When it comes to purchasing property we all want to pay as little as we can for the best property we can find! It’s human nature and it makes sense! Before you throw in that low ball offer though, here’s a few things to consider.
It’s important to firstly discuss asking prices and to recognise what the asking price of a property actually means. The asking price or listing price of a property is merely a number (or range or statement) decided upon by the agent and/or the seller indicating what they want for the property (or not indicating it!). It doesn’t necessarily reflect the market value of the property. Sometimes properties are listed too high, other times, too low. So when it comes to putting in a ‘low ball’ offer, are we are referring to the offer price in comparison to the listing price or in comparison to the estimated market value?
For our purposes, I’m going to call it a ‘low ball’ offer when it’s low relative to the asking price (since even if it’s not a realistic price, it’s the price the seller is wanting). You see, when you are negotiating with the seller/seller’s agent, there’s no great benefit in telling them their price is unrealistic! You are only likely to get them offside, so you really need to tread with caution.
Market Circumstances – if you are trying to buy in a buoyant and competitive market then putting in low ball offers is far less likely to succeed that where you are in a buyer’s market. You may find you simply keep missing out. Certainly in a busy market in Queensland we see the majority of sale properties receiving multiple offers where you are competing directly against others for the property.
Property Circumstances – how long the property has been on the market will be a determining factor in how receptive the seller will be to lower offers. If the property is new to market then it’s most likely they are not going to give it away for a steal that early in their campaign. If the property has been on the market then they may begin to consider offers that fall below their initial expectations. Likewise, if the property is in a poor state of repair then the owner may be willing to consider any offers given to them.
Seller’s circumstances – Owners who have an urgency around their situation and need to sell are going to be more receptive to a low offer than those who have no urgency to sell. Another circumstance may be that the seller requires longer settlement terms or some other condition. It is beneficial to understand the seller’s motivations and requirements so that you can frame your offer to meet these requirements where possible. For some sellers, meeting other settlement requirements may be of greater importance to them that more money.

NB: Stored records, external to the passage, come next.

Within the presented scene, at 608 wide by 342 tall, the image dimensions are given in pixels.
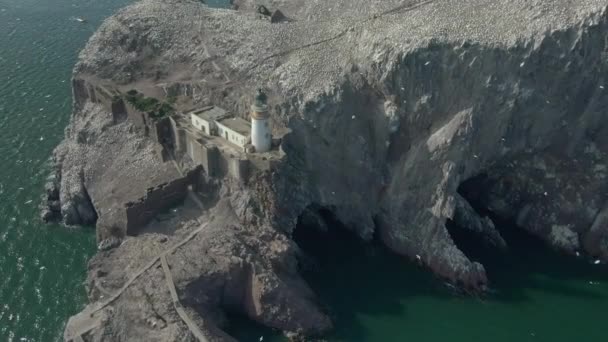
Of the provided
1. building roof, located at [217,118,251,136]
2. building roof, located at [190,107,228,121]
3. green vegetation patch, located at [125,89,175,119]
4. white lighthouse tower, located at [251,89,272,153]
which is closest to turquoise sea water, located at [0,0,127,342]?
green vegetation patch, located at [125,89,175,119]

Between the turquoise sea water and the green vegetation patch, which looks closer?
the turquoise sea water

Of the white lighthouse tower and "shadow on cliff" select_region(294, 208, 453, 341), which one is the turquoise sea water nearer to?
the white lighthouse tower

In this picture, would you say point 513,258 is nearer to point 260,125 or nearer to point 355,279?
point 355,279

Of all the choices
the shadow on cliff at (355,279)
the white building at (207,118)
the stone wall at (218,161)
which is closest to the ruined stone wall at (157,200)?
the stone wall at (218,161)

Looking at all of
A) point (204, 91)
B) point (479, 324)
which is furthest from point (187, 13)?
point (479, 324)

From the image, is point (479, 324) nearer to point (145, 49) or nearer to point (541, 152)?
point (541, 152)

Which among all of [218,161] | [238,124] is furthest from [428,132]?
[218,161]
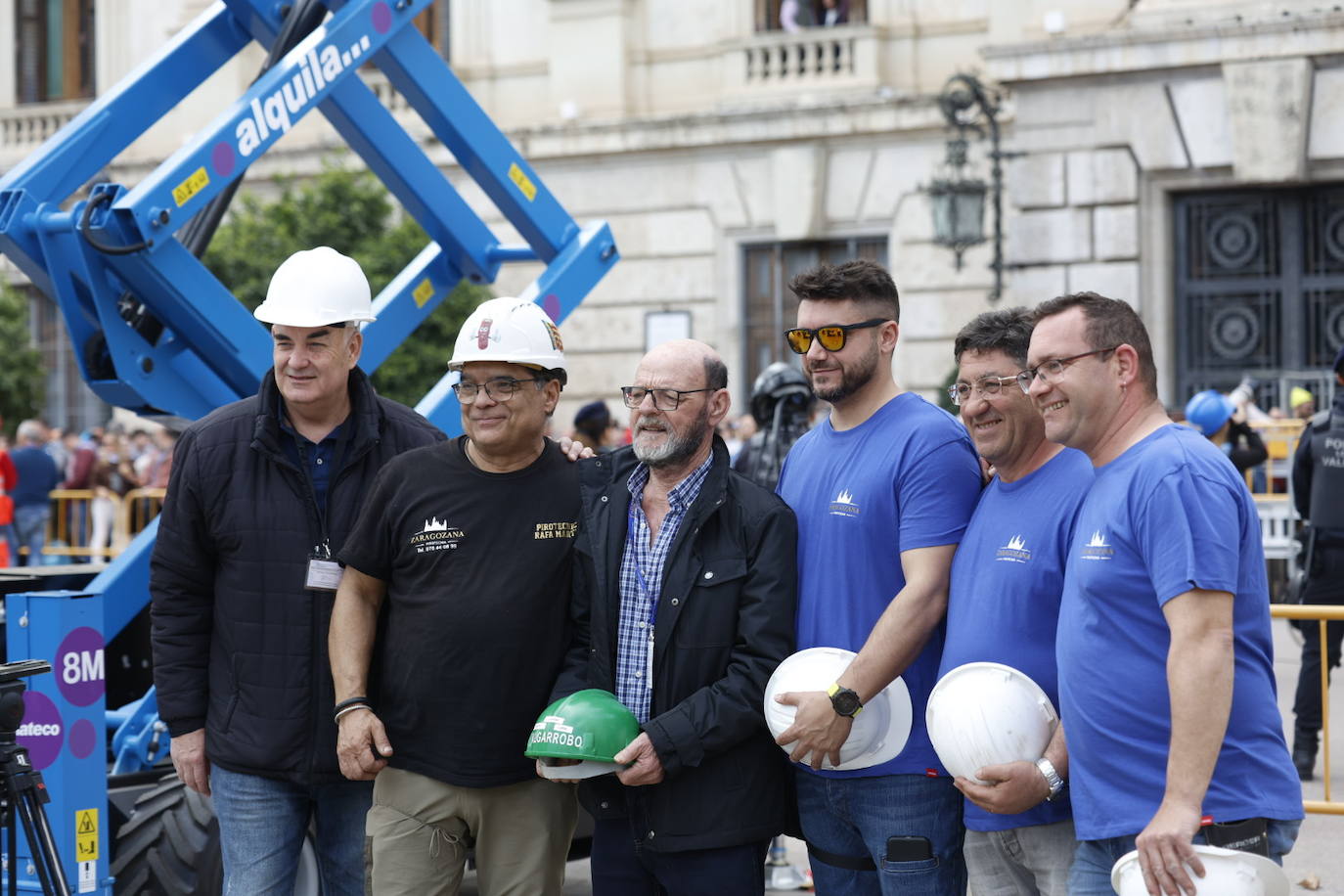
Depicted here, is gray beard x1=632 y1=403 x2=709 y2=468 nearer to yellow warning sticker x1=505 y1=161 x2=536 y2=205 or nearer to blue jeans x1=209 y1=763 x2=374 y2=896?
blue jeans x1=209 y1=763 x2=374 y2=896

Getting a great deal – The big benefit, of course, to putting in low ball offers is that you may actually snag yourself a great deal! If you are in no hurry and don’t mind waiting for a bargain (which may or may not eventuate) then why not throw in a few low ball offers? For some investors it’s about throwing as much mud at the wall as they can and hoping something sticks!

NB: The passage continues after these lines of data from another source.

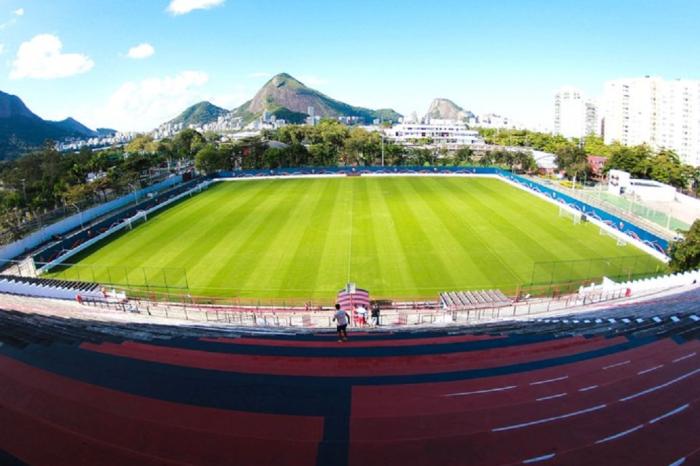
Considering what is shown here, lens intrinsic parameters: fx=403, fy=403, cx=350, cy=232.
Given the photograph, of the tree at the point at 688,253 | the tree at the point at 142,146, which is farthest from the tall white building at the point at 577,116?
the tree at the point at 688,253

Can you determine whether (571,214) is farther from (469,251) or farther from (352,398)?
(352,398)

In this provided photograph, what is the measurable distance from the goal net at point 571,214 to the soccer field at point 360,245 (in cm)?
74

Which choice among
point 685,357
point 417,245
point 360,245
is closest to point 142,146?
point 360,245

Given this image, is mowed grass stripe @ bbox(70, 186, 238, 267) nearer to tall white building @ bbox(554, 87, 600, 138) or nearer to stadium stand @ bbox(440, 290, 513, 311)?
stadium stand @ bbox(440, 290, 513, 311)

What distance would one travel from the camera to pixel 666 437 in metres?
5.88

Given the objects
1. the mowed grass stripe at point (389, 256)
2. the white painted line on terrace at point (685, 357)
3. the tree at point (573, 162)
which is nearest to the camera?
the white painted line on terrace at point (685, 357)

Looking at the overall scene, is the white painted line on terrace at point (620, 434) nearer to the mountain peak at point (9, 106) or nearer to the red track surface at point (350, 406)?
the red track surface at point (350, 406)

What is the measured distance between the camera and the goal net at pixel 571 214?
106 ft

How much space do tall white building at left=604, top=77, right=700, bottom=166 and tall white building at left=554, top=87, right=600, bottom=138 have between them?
117 ft

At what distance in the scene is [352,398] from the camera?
22.9 feet

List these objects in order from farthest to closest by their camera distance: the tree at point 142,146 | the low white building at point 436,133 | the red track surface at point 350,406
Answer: the low white building at point 436,133, the tree at point 142,146, the red track surface at point 350,406

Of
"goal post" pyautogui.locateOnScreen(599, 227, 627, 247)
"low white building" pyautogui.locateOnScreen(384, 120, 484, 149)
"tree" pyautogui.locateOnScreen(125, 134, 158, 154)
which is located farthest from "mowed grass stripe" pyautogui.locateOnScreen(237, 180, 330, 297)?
"low white building" pyautogui.locateOnScreen(384, 120, 484, 149)

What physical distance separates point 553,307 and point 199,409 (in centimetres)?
1585

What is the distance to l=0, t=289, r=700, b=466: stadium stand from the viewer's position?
5492 mm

Cons – Putting in low ball offers, however, can have drawbacks. Sometimes agents and sellers take it personally – it’s a bit like telling them their baby is ugly…! It’s weird, but it happens and you can end up getting the seller and agent offside. It can also make them think you are not a serious buyer and not worth considering or involving in any negotiations so you may be closed out of a deal.

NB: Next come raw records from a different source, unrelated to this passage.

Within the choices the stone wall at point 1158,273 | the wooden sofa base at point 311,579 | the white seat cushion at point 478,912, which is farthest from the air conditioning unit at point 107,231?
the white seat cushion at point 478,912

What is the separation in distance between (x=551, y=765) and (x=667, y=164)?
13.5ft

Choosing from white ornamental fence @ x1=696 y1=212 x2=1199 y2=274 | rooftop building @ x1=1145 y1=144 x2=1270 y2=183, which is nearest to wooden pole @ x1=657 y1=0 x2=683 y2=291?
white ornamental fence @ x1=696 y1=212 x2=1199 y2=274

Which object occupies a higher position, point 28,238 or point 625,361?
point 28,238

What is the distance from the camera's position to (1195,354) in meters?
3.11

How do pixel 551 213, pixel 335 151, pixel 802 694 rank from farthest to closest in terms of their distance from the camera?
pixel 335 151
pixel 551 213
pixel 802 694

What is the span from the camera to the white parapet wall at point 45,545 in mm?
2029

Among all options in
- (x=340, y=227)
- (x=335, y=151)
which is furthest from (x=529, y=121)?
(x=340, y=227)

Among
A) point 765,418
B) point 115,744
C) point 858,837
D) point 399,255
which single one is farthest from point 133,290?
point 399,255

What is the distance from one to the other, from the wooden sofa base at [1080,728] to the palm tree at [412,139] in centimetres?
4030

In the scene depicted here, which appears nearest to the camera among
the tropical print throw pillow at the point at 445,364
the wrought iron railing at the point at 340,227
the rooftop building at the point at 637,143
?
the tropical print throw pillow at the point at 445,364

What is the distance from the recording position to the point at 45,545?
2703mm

How to frame a low ball offer – Putting in a low ball offer can be a delicate operation and as with all negotiations, you may need to adjust your approach based on the individual seller/agent you are working with. I have a few tips related to framing your offer:
- Acknowledge that your offer is not a the level they are seeking – this sets up that the offer is going to be low so you’re not shocking anyone!
- Don’t give them an itemised list or rundown of everything that you think is wrong with the property and why you think it’s only worth the amount you are offering – this just annoys people and encourages disagreement with you.
- Make the reasoning around your low offer more about you than about them – it’s harder for them to argue your circumstances because you are the expert there.
- Make a statement that reminds them that you are expecting them to discuss the offer with the seller – sometimes agents will say something along the lines of ‘No, the seller isn’t going to accept that’. It’s important that you are not negotiating with the agent but that seller. .
- Keep it friendly and lighthearted – this just helps everything and applies to all situations!
So for example (note, this is the sort of thing you could say to the agent, whilst submitting your written offer also):
Ms Agent, I really appreciate you showing me through the property and understand that the seller is looking for offers over $499k. I’d like to put forward an offer that isn’t quite at their asking price, but it’s the level where I see value in the property within my budget. My offer is: $465k. I can be quite flexible with the settlement period as I understand that they are looking for a longer settlement. I’d appreciate if you could get back to me once you’ve had a chance to chat to the seller. I am in a position to sign a contract on this today.
So there you go! Good luck with making offers!